3. Die Abwicklung wird optimal
Steht fest, wie der Kunde sein Vermögen anlegen will, muss der Vermittler die Order so preiswert wie möglich ausführen. Dazu muss er ein System bereithalten, das alle anfallenden Kosten, die Geschwindigkeit und die Wahrscheinlichkeit der Ausführung verschiedener Handelsplattformen berücksichtigt, von denen er sich die Finanzprodukte beschafft. Die Pflicht zur bestmöglichen Orderausführung ist unter dem Stichwort Best Execution bekannt.

Es gibt Ausnahmen
Eine Ausnahmeregelung gilt für den Kauf von Investmentfonds: Der Weg über die Fondsgesellschaften gilt von vornherein als die beste Option, auch wenn es günstigere Möglichkeiten gibt. Bei Aktien, Anleihen und Zertifikaten dagegen müssen die besten Beschaffungskanäle immer wieder neu recherchiert werden. In der Praxis können Vermittler aber auch einmal pro Jahr für verschiedene Wertpapierkategorien ein Verfahren festlegen, an welchem Handelsplatz sie abgewickelt werden sollen.
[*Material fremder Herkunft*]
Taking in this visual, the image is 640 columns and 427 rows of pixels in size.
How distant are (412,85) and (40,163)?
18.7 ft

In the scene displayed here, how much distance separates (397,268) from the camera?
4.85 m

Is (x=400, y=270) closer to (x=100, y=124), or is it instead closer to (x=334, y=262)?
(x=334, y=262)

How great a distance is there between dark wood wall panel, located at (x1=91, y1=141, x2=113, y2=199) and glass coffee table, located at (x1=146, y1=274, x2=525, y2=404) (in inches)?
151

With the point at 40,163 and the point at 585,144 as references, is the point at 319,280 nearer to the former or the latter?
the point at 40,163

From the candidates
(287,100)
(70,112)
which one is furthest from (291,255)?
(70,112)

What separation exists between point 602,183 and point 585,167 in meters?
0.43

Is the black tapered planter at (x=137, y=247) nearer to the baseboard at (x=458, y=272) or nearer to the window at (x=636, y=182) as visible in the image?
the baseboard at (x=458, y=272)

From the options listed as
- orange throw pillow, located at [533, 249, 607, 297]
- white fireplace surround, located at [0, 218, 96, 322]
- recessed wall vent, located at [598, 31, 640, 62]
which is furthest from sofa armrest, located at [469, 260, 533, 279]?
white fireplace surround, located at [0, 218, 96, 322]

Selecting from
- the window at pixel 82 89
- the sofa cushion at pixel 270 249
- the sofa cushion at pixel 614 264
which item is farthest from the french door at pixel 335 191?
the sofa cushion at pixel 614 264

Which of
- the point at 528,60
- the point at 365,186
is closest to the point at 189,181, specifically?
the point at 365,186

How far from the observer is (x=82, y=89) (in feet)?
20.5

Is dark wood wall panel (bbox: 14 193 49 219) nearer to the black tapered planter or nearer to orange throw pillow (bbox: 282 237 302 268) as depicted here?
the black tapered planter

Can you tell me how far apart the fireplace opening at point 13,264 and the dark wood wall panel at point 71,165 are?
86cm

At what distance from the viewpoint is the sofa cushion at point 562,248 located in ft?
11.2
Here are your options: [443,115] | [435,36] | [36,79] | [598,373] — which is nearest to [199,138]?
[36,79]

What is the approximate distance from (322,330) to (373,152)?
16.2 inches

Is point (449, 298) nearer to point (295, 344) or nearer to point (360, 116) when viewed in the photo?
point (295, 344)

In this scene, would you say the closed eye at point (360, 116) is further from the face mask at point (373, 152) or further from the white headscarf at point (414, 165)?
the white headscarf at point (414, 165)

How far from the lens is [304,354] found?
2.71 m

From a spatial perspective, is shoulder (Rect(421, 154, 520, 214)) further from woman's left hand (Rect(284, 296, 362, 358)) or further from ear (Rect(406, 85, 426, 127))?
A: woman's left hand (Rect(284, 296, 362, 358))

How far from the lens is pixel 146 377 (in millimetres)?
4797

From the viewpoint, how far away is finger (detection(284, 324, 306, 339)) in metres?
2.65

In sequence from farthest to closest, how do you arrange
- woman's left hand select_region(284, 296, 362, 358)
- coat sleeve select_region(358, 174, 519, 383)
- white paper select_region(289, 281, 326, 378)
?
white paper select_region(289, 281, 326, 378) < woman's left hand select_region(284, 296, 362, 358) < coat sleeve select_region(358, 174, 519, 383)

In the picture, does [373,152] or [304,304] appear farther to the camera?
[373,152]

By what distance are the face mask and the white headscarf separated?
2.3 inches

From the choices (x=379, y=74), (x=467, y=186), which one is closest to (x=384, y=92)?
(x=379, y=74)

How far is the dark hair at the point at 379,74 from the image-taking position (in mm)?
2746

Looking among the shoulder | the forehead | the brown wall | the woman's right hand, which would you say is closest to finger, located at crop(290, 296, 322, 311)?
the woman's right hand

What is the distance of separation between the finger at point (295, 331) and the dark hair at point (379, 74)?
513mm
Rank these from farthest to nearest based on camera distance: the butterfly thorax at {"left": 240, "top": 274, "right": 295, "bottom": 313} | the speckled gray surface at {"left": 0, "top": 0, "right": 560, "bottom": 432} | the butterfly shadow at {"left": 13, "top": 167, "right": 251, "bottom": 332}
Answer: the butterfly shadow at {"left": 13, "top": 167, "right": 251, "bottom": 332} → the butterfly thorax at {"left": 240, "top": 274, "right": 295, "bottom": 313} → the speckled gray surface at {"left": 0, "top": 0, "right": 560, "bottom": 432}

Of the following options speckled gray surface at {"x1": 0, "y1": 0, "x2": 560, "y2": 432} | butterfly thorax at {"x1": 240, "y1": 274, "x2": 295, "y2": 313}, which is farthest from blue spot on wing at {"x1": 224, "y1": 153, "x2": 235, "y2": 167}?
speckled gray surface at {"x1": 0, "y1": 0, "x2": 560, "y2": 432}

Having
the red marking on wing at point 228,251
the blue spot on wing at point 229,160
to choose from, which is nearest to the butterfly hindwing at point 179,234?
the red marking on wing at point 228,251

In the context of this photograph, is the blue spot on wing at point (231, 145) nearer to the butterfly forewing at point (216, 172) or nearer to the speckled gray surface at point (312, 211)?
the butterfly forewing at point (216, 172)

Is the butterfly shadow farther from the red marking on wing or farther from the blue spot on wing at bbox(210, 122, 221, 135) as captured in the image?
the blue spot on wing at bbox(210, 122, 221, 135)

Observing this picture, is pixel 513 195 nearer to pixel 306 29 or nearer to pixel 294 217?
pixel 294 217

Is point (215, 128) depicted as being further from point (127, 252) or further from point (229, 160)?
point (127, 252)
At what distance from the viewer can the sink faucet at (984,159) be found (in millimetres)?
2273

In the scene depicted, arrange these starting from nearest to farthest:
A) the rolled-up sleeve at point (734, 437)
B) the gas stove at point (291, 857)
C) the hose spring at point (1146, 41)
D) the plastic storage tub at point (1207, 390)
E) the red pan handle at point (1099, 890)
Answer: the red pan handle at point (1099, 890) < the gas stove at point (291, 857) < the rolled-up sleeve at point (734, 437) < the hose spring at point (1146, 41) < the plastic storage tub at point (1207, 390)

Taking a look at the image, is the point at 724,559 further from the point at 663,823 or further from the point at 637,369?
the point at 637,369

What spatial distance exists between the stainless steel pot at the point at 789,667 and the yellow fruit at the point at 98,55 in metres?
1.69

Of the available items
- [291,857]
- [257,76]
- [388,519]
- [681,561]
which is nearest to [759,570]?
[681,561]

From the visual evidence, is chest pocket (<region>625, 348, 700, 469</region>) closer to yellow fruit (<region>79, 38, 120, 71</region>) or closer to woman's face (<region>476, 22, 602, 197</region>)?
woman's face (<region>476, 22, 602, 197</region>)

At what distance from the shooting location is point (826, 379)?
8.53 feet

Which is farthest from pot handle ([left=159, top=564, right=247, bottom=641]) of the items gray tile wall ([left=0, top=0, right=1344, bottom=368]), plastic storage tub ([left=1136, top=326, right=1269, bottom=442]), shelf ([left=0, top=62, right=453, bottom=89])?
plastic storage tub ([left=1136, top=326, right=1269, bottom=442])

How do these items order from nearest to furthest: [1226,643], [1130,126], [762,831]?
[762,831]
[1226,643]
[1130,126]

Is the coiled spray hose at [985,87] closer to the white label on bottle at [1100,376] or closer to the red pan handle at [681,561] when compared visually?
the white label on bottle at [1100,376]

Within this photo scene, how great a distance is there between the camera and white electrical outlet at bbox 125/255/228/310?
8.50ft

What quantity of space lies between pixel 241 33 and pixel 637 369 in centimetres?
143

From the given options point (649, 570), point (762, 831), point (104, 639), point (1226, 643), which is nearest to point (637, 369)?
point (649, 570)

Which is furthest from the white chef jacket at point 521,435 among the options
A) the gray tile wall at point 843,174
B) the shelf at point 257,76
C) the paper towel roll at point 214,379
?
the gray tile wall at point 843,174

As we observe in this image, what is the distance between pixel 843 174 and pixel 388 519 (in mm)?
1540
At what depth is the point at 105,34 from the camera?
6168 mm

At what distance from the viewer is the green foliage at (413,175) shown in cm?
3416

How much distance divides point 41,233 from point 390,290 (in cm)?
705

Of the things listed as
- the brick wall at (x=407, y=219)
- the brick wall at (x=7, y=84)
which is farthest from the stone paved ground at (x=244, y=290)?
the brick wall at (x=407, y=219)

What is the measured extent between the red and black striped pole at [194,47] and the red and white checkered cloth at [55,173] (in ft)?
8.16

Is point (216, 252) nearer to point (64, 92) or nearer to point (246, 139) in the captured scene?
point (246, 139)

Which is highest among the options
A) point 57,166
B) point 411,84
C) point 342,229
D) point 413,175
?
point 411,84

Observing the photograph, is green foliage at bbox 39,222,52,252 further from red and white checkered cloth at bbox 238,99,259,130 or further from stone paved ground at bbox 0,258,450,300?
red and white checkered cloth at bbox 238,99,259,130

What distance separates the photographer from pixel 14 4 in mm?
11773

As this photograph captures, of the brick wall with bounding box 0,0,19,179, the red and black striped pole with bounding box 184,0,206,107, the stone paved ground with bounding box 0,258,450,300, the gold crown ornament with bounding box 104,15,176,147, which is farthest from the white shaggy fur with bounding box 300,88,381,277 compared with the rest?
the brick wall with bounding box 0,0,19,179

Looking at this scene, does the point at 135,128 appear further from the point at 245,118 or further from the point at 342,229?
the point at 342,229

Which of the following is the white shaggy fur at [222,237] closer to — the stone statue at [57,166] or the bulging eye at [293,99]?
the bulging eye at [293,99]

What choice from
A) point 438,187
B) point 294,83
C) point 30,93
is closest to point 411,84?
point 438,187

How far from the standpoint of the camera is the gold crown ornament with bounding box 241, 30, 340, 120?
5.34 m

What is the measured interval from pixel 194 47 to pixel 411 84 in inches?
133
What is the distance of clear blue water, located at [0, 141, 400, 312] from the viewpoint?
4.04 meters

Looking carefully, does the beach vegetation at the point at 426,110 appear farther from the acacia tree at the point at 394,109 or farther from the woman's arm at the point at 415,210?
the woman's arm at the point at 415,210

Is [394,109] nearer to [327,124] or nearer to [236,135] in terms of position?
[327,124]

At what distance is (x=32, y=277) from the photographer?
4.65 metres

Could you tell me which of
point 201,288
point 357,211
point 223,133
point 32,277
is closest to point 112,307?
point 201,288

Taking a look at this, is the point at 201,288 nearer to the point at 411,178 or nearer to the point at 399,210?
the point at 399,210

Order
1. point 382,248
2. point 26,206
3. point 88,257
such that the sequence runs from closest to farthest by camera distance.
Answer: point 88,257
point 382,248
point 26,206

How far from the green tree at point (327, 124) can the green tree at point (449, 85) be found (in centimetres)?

Daten über Käufe werden festgehalten
"Dennoch müssen Finanzdienstleister die Daten über die Käufe und Verkäufe fünf Jahre und Mitschnitte von Telefonaten mit Kunden ein Jahr lang vorhalten", erklärt Matthias Rabeneck von Hitachi Data Systems. "Denn der Vermittler muss beweisen können, dass Best Execution erreicht wurde, zum Beispiel, dass die Ausführung mit dem festgelegten Verfahren übereinstimmt."

Wettbewerb wird gestärkt
Durch die Pflicht zur Best Execution wird der europaweite Wettbewerb zwischen den Handelsorten verstärkt. Das bedeutet für den Anleger geringere Kosten für die Orderabwicklung. Um für den anstehenden Konkurrenzkampf vorbereitet zu sein, senkt zum Beispiel die Deutsche Börse zum 1. November ihre Gebühren für den Frankfurter Parketthandel mit Aktien und Renten. Bei Aktien werden 0,038 Prozent vom Orderwert fällig, bei Anleihen sind es 0,01 Prozent. Weitere Börsen dürften diesem Vorbild folgen.